# Your assignment
Starting at the line with "茹水平 | 绍兴黄酒城投资发展有限公司 |" in it, reproduce each line below through the last one, exactly, and include nothing else.

═════ Data records ═════

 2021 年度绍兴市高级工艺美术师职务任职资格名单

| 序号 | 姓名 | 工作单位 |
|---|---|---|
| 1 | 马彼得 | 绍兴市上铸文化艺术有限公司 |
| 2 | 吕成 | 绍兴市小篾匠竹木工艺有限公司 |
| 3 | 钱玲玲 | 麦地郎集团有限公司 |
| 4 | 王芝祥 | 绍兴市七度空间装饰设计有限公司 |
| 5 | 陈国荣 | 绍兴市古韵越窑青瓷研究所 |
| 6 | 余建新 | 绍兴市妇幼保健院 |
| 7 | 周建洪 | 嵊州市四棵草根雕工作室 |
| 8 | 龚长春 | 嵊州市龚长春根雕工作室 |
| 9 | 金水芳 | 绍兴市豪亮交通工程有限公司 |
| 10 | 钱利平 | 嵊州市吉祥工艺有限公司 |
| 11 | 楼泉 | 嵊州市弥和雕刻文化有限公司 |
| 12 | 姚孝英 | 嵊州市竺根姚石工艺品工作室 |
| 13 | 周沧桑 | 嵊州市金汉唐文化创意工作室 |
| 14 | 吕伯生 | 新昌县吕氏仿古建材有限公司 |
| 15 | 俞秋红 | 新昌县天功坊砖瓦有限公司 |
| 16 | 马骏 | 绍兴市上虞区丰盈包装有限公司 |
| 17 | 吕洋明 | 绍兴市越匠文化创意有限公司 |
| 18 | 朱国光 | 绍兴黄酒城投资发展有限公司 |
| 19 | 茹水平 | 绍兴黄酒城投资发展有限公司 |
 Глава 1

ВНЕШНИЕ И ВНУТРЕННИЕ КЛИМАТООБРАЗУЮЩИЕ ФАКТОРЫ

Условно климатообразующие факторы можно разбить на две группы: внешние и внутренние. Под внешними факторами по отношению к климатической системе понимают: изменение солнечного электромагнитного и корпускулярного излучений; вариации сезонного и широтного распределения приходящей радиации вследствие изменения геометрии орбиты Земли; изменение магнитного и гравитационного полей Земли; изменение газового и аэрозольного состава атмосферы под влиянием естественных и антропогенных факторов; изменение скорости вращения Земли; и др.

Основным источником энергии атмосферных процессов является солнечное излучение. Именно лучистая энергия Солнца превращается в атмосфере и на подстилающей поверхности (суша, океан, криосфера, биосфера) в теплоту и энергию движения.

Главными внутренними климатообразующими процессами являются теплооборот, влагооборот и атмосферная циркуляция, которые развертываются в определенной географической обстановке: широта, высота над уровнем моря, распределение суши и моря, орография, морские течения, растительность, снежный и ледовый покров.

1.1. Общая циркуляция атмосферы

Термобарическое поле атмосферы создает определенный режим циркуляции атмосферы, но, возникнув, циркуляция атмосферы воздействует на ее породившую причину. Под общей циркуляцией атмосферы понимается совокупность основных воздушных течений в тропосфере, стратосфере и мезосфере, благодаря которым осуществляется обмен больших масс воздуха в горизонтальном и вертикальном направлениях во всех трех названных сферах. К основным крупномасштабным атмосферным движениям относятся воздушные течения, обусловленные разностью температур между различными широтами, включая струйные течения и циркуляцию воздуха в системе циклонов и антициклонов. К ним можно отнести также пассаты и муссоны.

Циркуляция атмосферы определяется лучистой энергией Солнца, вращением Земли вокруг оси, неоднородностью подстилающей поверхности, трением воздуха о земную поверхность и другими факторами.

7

═════

# Your response
| 19 | 茹水平 | 绍兴黄酒城投资发展有限公司 |
 Глава 1

ВНЕШНИЕ И ВНУТРЕННИЕ КЛИМАТООБРАЗУЮЩИЕ ФАКТОРЫ

Условно климатообразующие факторы можно разбить на две группы: внешние и внутренние. Под внешними факторами по отношению к климатической системе понимают: изменение солнечного электромагнитного и корпускулярного излучений; вариации сезонного и широтного распределения приходящей радиации вследствие изменения геометрии орбиты Земли; изменение магнитного и гравитационного полей Земли; изменение газового и аэрозольного состава атмосферы под влиянием естественных и антропогенных факторов; изменение скорости вращения Земли; и др.

Основным источником энергии атмосферных процессов является солнечное излучение. Именно лучистая энергия Солнца превращается в атмосфере и на подстилающей поверхности (суша, океан, криосфера, биосфера) в теплоту и энергию движения.

Главными внутренними климатообразующими процессами являются теплооборот, влагооборот и атмосферная циркуляция, которые развертываются в определенной географической обстановке: широта, высота над уровнем моря, распределение суши и моря, орография, морские течения, растительность, снежный и ледовый покров.

1.1. Общая циркуляция атмосферы

Термобарическое поле атмосферы создает определенный режим циркуляции атмосферы, но, возникнув, циркуляция атмосферы воздействует на ее породившую причину. Под общей циркуляцией атмосферы понимается совокупность основных воздушных течений в тропосфере, стратосфере и мезосфере, благодаря которым осуществляется обмен больших масс воздуха в горизонтальном и вертикальном направлениях во всех трех названных сферах. К основным крупномасштабным атмосферным движениям относятся воздушные течения, обусловленные разностью температур между различными широтами, включая струйные течения и циркуляцию воздуха в системе циклонов и антициклонов. К ним можно отнести также пассаты и муссоны.

Циркуляция атмосферы определяется лучистой энергией Солнца, вращением Земли вокруг оси, неоднородностью подстилающей поверхности, трением воздуха о земную поверхность и другими факторами.

7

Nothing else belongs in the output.